In a complete reversal of cause and effect she asserts that “providing only a prison at the bottom of a cliff is not a solution” because the existence of that prison ensures “criminals will just keep on falling into it.” In a complete insult to all of us she appears to put criminals and their rehabilitation ahead of the victims of crime and safer communities. And in a complete reversal of the principles of justice she wrings her hands on behalf of “blameless babes” who become criminals and get locked up, while failing to even consider what these “blameless babes” have done to get locked up, and to whom.
This is said by New Zealand’s Chief Justice Sian Elias in an address to the Wellington branch of the Law Society. It is not her speaking in a personal capacity – it is our Chief Justice ‘speaking with her robes on.’ It is a disgrace.
“Society creates criminals,” she quotes a mentor approvingly, “society must look at the conditions that create them.” That’s all very well, Ms Chief Justice, but before considering how “society creates criminals,” shouldn’t we – and you – first understand the damage that criminals do the non-criminal members of society. And since you’re the Chief Justice, shouldn’t you at least have some grip on what “justice” actually means?
In that light, I invite Ms Elias to to reflect on why we have a justice system in the first place. Which is to say, if we follow Thomas Jefferson, to reflect on why we institute governments at all. To paraphrase Mr Jefferson:
We hold these truths to be demonstrable in reality: that because the mind is our species' means of survival and full flourishing, human beings are individually possessed of certain inalienable rights, which are the rights to life, liberty, and the pursuit of private property and happiness; that to secure these rights, governments are instituted among people . . ; that all laws legislated by governments must be for the purpose of securing these rights; that no laws legislated by government may violate these rights . . .
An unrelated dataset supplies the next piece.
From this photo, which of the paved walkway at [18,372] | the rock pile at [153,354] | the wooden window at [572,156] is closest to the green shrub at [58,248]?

Seems pretty straightforward. Almost self-evident, you might say: that we all have rights; that government’s job is to secure those rights; that all laws legislated by governments must be for the purpose of securing these rights; that the agents of government must be agents of right, not of wrong.
So what sort of things violate our rights then? That’s pretty straightforward too: assault, burglary, fraud, murder, that’s the sort of stuff we want protection from. That’s the sort of thing for which “governments are instituted among people”: to protect us from our rights being violated: to ensure “safer communities” (to use the phrase that soured in Ms Elias’s mouth) – i.e., communities in which you and I are safe from being assaulted, burgled or murdered by “blameless babes” and rehabilitating criminals – and the protection of our most basic rights.
This is the primary purpose of governments, and it delineates by extension the primary purpose of the justice system – which is neither to rehabilitate criminals nor to punish them, but to protect us from those who do us over.
Sure, if the rehabilitation of criminals can make us safer then by all means give it a go. And if punishing criminals by hard labour and long sentences will keep them off the streets and away from threatening our loved ones and our property, then that’s something to encourage. But let’s not overlook the fact that the primary and principled purpose of the justice system is not to reduce the number of criminals, but to reduce the number of victims.
“Our prison system isn’t working,” you say? If it’s keeping at least some criminals off the street, then to that extent at least it is.